In Big River Little Fish, my seven year old main character, Tom, has been shut away with his dysfunctional mother for six years of his life. He knows almost nothing about the world at large, but he does know his own mind. So when he does discover the world when he goes to live with his father, his interpretation is unique. This is his first Christmas.
Leave a comment if you like…
Something about the Guthrie’s house wasn’t quite right. Something struck Tom on the way in, grabbed his attention and set mosquitoes buzzing in his brain. The questions were hard, there was no denying that, but the brain bugs weren’t exactly giving him a fair chance.
In the corner of the kitchen was a great big tree growing up out of the floorboards through a clay pot. Not one of the Guthrie’s noticed anything strange. Their eyes didn’t stray to it — not once. Tom had been watching. But even more surprising were the kinds of things growing on the tree. At first, Tom couldn’t help but look. Strange brown hearts with ribbon tethers hung from some branches; tendrils of something Tom couldn’t name stretched out horizontally from branch to branch. That was all he really noticed before the mosquitoes swarmed inside him. Made him itch just thinking about it. Felt something strange and hot rise in his blood. He saw that the others weren’t looking at it. Didn’t want to ask in case it was one of the things his mother said not to tell his Pa. In case it was one of those things he didn’t want his Pa knowing he didn’t know. But Sarah was his friend. Said “bloody” around him without looking shocked or taking it back. Helped him carry his fish. Shared his last humbug and first orange.

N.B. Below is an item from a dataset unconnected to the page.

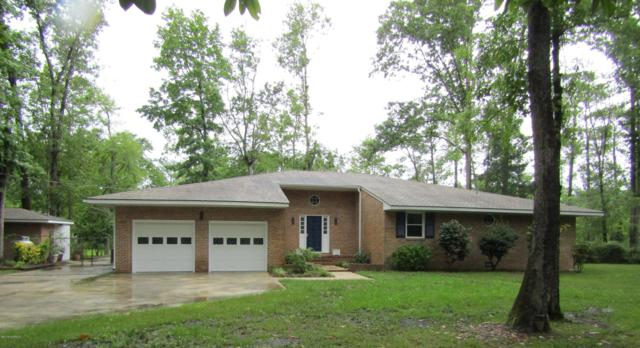 107 Pineview Drive, Oriental, NC 28571 (MLS #100170626) :: RE/MAX Essential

‘Does everyone around here have trees in their kitchens?’ Tom couldn’t work out a better way to say it in his head before it came out.
Sarah spun on her heels in front of the line of bottles on the bench.
‘What, the Christmas tree?’
Tom shrugged his shoulders. ‘The one in the corner.’
‘Haven’t you ever seen a Christmas tree before?’
Tom shook his head.
‘Are you for real, Tom Ribbald?’
‘I bloody well am!’ Tom felt the hot thing spring out all over his face, making him want to dive into the river. Knew Mother Murray’d take it away, cool him down. Drown everything he didn’t know he should have known.
‘Don’t get your knickers in a knot, Tom. Wait ‘til we’ve got the milk all sorted. I’ll tell you everything down with the lambs. Right?’
Tom scratched his head. Mosquito bites most likely. He Nodded and took the bottle Sarah handed to him while she poured milk in from the large bucket. Slopped some on the floor at his feet, on his shorts. Said “bloody hell”.
Mr Guthrie grunted from the paper, ‘Cuss again, girlie, and I’ll wash your mouth out with soap.’
Sarah shrugged, poked her tongue out and made a bad face.
Tom smiled. The mosquitoes buggered off, and the two of them walked down the back paddock in search of the lambs that needed to be fed with the milk they’d poured together into the bottles from the bench near the tree that grew through the floor.